There has been a virus attack which took place on Friday 14th May and was a Crypto Locker virus. A Cryptolocker virus is a Trojan horse which misleads users and disguises its true intent. This Trojan horse will infect your computer and encrypt your files and are locked. There are only two keys, one is a public key which is used by the hackers to encrypt your data and the other is a private key. The private key is used to decrypt the files and this is the key that is used as a ransom since the victim is told they need to pay a certain amount to get the private key to restore their data otherwise the hackers will destroy the victim’s data.
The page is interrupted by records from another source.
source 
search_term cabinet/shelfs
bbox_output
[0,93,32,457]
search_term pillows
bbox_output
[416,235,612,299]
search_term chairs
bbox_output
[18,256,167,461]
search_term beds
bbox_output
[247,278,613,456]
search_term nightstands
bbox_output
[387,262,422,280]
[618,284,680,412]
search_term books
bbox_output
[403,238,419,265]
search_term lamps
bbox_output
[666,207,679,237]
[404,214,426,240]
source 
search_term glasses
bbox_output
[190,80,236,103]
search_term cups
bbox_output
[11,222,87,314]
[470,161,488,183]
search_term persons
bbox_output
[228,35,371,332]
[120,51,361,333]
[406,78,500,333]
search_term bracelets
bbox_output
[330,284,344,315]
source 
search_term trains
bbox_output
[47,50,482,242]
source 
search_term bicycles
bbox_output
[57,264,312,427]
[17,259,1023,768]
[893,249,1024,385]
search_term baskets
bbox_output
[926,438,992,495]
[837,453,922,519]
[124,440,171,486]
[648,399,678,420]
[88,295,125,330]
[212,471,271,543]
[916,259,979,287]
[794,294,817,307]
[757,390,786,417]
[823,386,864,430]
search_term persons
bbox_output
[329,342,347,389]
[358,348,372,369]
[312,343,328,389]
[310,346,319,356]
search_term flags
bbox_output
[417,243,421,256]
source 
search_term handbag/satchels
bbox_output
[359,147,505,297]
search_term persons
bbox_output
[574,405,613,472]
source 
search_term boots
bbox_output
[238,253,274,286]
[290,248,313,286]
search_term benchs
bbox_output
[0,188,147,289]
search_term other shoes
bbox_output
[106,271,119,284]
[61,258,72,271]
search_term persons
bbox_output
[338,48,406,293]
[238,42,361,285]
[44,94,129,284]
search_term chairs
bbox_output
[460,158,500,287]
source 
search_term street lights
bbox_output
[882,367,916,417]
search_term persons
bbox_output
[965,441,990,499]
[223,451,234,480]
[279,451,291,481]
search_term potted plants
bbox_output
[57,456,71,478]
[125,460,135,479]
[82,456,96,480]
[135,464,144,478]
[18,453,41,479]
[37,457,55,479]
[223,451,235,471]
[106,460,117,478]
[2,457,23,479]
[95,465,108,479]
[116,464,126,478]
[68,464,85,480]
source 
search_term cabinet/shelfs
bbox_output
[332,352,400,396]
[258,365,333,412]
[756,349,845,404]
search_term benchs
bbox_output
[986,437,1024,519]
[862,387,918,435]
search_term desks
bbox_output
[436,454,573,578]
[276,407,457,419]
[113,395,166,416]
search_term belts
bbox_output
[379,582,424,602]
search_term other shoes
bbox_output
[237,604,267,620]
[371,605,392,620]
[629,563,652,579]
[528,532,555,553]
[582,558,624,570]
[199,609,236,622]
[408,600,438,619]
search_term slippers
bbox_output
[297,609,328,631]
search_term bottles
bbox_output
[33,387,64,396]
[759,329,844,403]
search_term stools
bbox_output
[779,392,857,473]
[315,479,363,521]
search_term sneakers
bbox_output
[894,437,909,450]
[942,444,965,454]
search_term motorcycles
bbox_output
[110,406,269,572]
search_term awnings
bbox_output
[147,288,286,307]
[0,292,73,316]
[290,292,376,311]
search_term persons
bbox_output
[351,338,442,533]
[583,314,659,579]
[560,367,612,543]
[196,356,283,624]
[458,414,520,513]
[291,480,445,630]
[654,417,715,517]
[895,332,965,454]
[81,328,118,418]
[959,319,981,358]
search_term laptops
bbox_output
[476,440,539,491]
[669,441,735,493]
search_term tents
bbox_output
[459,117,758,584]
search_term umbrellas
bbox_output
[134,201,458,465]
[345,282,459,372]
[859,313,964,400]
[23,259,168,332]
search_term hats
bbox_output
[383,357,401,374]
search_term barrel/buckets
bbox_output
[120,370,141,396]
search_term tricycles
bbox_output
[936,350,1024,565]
Common Methods of Infection
Traditionally the most common method is through downloading attachments from emails that are disguised as familiar file type such as *.doc but have an *.exe extension which is hidden. Once this has been downloaded, it opens and activates the virus but your machine will appear to run normally until all files have been encrypted. One other way is through download prompts on websites for plug-ins which operate in the same way the aforementioned does. The Trojan horse can not replicate itself which is why the methods mentioned are all downloads.
Who Were Affected?
Reported in the news, the ransomware attack has hit many different companies including the Irish NHS. We were hit with the same virus on May 14th, the virus targeted our exchange servers but thanks to our practices in place for passwords and internet shutdowns, only a minor amount of servers were hit. We quickly rolled back to snapshots of the affected servers so only a very small number of emails were lost on the Friday night. After an extensive check of all our servers in our VM environment, no other servers were corrupted and all systems were operational by midnight on Friday 14th May. However, companies such as Pipeline in the USA and the Irish NHS are still without services.